PROBLEM STATEMENT
I need the lines below from the one with "category: roosevelts muntjac group" down to the one with "genus: Mustela" reproduced exactly, both ends included, and nothing else.

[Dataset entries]
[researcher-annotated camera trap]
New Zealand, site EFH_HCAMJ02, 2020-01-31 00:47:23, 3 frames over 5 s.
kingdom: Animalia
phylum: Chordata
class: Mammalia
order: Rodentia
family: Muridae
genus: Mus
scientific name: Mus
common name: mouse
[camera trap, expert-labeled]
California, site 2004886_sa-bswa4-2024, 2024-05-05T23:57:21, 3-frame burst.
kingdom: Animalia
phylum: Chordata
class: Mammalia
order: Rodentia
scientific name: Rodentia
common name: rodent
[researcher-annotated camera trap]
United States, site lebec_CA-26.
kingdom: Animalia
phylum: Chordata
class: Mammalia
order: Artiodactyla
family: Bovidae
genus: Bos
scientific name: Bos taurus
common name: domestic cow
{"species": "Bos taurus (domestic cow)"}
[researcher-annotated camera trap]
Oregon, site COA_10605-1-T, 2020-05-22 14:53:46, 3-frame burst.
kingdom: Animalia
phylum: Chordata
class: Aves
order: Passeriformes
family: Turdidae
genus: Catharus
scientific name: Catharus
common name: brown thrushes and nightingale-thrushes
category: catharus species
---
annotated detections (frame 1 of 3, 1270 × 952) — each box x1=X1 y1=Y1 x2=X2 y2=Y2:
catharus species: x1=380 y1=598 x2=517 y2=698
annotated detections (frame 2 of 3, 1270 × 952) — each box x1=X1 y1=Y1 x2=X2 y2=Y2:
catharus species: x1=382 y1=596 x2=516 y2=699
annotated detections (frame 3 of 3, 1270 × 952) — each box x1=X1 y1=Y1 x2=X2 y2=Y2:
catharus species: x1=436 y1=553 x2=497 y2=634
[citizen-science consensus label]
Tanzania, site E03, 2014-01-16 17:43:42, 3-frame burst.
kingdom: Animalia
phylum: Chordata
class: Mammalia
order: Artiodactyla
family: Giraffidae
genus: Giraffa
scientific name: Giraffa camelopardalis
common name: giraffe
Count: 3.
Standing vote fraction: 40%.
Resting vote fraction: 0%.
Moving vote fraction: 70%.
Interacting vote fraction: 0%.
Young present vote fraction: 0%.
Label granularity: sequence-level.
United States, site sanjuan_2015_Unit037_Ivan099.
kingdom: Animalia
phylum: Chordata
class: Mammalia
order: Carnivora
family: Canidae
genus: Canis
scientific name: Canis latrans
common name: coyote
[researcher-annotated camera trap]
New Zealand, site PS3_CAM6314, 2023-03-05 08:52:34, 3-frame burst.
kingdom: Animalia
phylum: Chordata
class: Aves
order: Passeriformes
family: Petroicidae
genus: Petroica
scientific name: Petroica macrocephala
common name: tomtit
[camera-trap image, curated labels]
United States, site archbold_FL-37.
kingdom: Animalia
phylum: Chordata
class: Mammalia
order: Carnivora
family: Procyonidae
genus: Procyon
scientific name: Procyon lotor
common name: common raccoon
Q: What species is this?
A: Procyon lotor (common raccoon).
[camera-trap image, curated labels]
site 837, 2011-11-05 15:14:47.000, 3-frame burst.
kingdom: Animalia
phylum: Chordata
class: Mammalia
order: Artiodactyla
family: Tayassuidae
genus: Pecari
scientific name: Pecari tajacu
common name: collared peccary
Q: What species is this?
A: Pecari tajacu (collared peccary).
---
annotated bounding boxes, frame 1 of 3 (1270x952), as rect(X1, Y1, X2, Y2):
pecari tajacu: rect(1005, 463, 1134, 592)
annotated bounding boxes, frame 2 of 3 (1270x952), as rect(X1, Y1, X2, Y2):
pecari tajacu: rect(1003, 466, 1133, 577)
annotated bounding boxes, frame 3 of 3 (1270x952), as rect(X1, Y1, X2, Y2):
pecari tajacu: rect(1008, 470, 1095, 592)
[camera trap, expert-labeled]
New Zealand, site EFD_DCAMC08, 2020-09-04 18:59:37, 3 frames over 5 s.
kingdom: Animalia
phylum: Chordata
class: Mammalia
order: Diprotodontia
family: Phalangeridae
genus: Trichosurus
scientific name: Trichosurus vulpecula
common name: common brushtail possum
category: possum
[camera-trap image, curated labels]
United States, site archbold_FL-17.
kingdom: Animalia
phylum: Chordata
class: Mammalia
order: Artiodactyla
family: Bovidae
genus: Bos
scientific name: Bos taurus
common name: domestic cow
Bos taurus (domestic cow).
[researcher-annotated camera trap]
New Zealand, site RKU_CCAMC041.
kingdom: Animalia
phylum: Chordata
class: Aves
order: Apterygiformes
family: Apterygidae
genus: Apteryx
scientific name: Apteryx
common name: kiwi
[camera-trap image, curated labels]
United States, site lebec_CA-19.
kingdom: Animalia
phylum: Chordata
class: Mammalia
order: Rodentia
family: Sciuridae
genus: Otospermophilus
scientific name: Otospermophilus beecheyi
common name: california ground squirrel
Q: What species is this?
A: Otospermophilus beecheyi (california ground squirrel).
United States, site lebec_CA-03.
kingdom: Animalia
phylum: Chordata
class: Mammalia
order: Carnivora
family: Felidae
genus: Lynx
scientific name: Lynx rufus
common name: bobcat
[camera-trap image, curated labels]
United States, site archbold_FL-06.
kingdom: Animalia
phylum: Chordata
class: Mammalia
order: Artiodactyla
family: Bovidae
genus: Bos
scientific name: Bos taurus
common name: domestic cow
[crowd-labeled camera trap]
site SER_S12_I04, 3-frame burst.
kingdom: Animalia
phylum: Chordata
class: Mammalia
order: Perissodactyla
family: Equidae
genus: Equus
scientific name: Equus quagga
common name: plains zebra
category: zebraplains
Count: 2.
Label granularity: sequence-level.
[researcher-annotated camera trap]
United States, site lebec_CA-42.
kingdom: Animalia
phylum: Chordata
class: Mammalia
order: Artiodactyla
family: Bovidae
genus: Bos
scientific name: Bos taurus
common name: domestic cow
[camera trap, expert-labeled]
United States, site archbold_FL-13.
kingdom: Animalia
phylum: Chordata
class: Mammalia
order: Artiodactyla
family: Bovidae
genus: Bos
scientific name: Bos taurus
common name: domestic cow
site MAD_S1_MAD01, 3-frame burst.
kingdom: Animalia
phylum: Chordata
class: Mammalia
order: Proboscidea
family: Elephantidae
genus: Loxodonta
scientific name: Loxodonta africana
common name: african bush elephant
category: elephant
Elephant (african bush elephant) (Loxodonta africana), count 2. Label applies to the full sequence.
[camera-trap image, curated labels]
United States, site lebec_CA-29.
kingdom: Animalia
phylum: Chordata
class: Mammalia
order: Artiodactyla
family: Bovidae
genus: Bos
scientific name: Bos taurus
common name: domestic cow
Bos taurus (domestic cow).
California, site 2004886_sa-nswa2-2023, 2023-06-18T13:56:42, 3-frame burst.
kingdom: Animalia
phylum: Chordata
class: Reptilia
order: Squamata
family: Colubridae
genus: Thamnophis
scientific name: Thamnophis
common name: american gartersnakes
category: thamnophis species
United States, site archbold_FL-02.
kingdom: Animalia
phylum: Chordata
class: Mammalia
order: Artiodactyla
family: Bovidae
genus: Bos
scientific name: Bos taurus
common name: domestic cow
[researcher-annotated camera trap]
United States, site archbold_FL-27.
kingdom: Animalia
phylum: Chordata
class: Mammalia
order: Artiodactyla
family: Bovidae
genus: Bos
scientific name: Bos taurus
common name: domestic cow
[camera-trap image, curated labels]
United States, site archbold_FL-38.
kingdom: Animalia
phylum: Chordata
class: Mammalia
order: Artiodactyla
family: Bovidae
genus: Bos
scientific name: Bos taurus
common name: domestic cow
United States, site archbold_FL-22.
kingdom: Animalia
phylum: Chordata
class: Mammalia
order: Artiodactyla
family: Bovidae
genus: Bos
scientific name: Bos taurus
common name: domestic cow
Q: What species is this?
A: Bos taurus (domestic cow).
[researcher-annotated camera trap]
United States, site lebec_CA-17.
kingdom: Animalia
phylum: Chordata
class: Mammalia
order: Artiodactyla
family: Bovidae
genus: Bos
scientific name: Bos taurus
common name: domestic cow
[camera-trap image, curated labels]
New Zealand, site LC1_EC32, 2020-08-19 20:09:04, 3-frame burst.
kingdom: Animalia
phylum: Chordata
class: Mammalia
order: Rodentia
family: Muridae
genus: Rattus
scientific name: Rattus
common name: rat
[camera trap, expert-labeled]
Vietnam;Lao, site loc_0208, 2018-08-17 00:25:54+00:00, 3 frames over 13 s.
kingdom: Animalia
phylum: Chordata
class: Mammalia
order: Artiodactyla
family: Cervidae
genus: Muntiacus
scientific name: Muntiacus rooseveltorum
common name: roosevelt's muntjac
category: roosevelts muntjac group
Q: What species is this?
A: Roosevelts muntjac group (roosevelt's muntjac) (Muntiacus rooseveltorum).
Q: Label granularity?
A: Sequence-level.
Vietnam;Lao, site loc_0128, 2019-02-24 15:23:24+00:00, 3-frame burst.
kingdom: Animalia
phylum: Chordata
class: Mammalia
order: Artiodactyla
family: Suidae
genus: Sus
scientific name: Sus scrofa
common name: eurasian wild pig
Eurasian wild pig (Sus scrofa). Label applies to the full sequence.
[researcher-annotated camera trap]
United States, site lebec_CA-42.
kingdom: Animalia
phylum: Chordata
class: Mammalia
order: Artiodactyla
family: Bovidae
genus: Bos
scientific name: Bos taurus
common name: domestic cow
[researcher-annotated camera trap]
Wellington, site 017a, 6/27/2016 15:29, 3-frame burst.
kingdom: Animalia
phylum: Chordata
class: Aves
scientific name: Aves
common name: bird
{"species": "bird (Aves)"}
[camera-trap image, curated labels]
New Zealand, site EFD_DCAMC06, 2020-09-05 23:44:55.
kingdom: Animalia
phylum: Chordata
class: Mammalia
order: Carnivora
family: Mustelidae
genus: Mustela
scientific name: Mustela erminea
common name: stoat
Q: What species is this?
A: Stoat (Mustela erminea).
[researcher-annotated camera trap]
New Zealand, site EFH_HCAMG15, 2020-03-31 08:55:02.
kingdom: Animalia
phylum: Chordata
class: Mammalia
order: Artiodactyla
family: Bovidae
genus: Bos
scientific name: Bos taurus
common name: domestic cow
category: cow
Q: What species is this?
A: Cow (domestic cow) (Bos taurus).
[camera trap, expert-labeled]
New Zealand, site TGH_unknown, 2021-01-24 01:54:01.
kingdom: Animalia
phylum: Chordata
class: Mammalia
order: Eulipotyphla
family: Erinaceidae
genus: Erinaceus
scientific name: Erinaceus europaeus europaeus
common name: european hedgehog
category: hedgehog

ANSWER SECTION
category: roosevelts muntjac group
Q: What species is this?
A: Roosevelts muntjac group (roosevelt's muntjac) (Muntiacus rooseveltorum).
Q: Label granularity?
A: Sequence-level.
Vietnam;Lao, site loc_0128, 2019-02-24 15:23:24+00:00, 3-frame burst.
kingdom: Animalia
phylum: Chordata
class: Mammalia
order: Artiodactyla
family: Suidae
genus: Sus
scientific name: Sus scrofa
common name: eurasian wild pig
Eurasian wild pig (Sus scrofa). Label applies to the full sequence.
[researcher-annotated camera trap]
United States, site lebec_CA-42.
kingdom: Animalia
phylum: Chordata
class: Mammalia
order: Artiodactyla
family: Bovidae
genus: Bos
scientific name: Bos taurus
common name: domestic cow
[researcher-annotated camera trap]
Wellington, site 017a, 6/27/2016 15:29, 3-frame burst.
kingdom: Animalia
phylum: Chordata
class: Aves
scientific name: Aves
common name: bird
{"species": "bird (Aves)"}
[camera-trap image, curated labels]
New Zealand, site EFD_DCAMC06, 2020-09-05 23:44:55.
kingdom: Animalia
phylum: Chordata
class: Mammalia
order: Carnivora
family: Mustelidae
genus: Mustela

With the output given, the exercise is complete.